[[ Available records open ]]

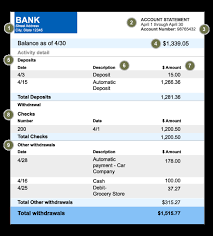 Sample Bank Statements How To Read Your Statement Military
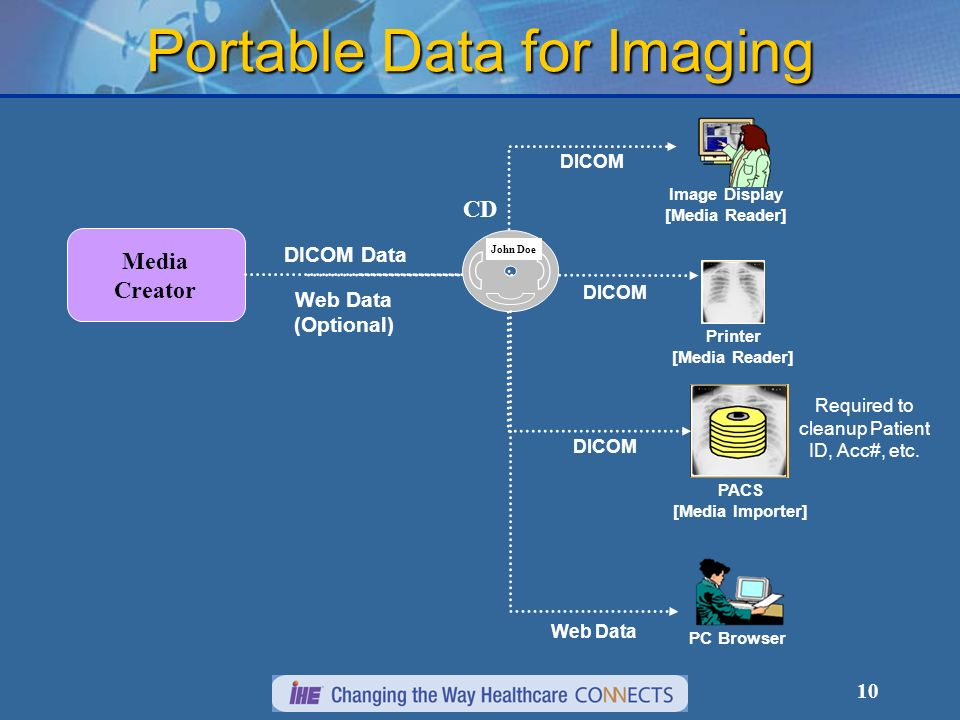 10 Media Creator Printer [Media Reader] Image Display [Media Reader] PACS [Media Importer] John Doe CD DICOM Data Web Data (Optional) DICOM PC Browser Web Data Required to cleanup Patient ID, Acc#, etc.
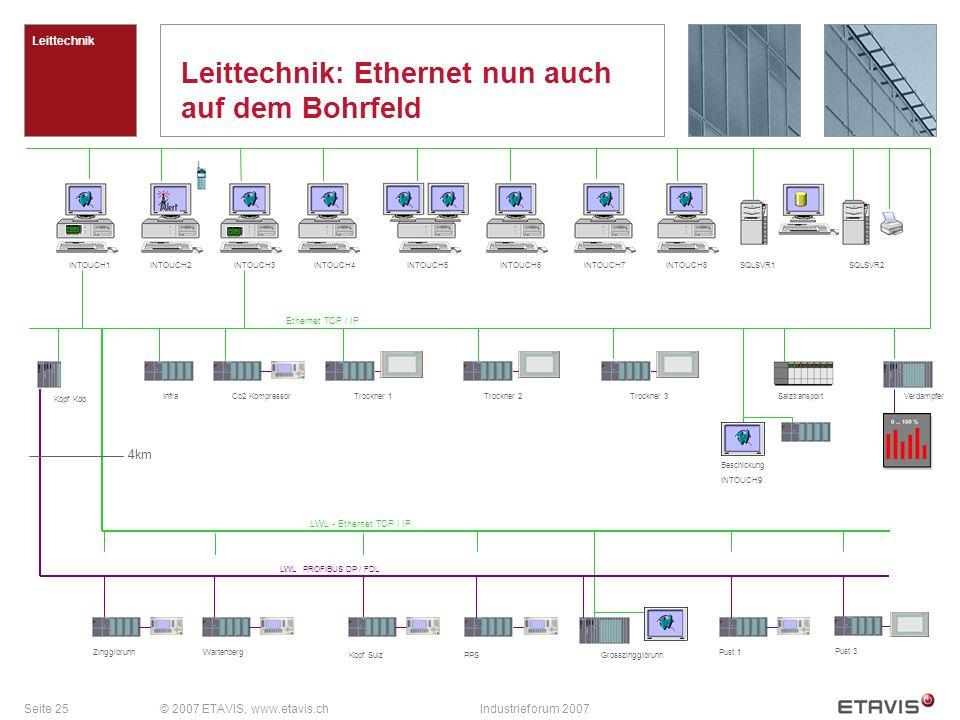 Leittechnik: Ethernet nun auch auf dem Bohrfeld
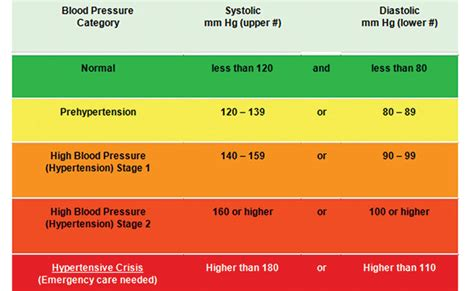 What causes blood pressure to go up and picture 8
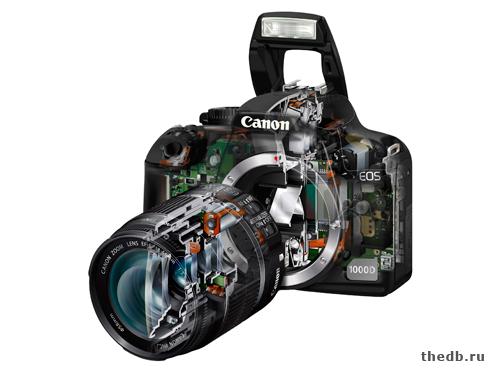 Какая зеркальная фотокамера лучше: доступно о «зеркалках»
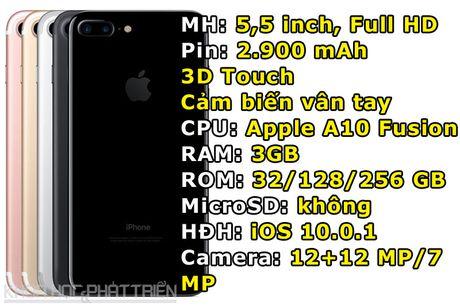 iPhone 7 va iPhone 7 Plus chinh thuc len ke o Viet Nam - Anh 2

[[ Available records closed ]]

» **Brief**
For this exercise, copy the entries above exactly and skip any picture.

» **Result of this task**
 Sample Bank Statements How To Read Your Statement Military
 10 Media Creator Printer [Media Reader] Image Display [Media Reader] PACS [Media Importer] John Doe CD DICOM Data Web Data (Optional) DICOM PC Browser Web Data Required to cleanup Patient ID, Acc#, etc.
 Leittechnik: Ethernet nun auch auf dem Bohrfeld
 What causes blood pressure to go up and picture 8
 Какая зеркальная фотокамера лучше: доступно о «зеркалках»
 iPhone 7 va iPhone 7 Plus chinh thuc len ke o Viet Nam - Anh 2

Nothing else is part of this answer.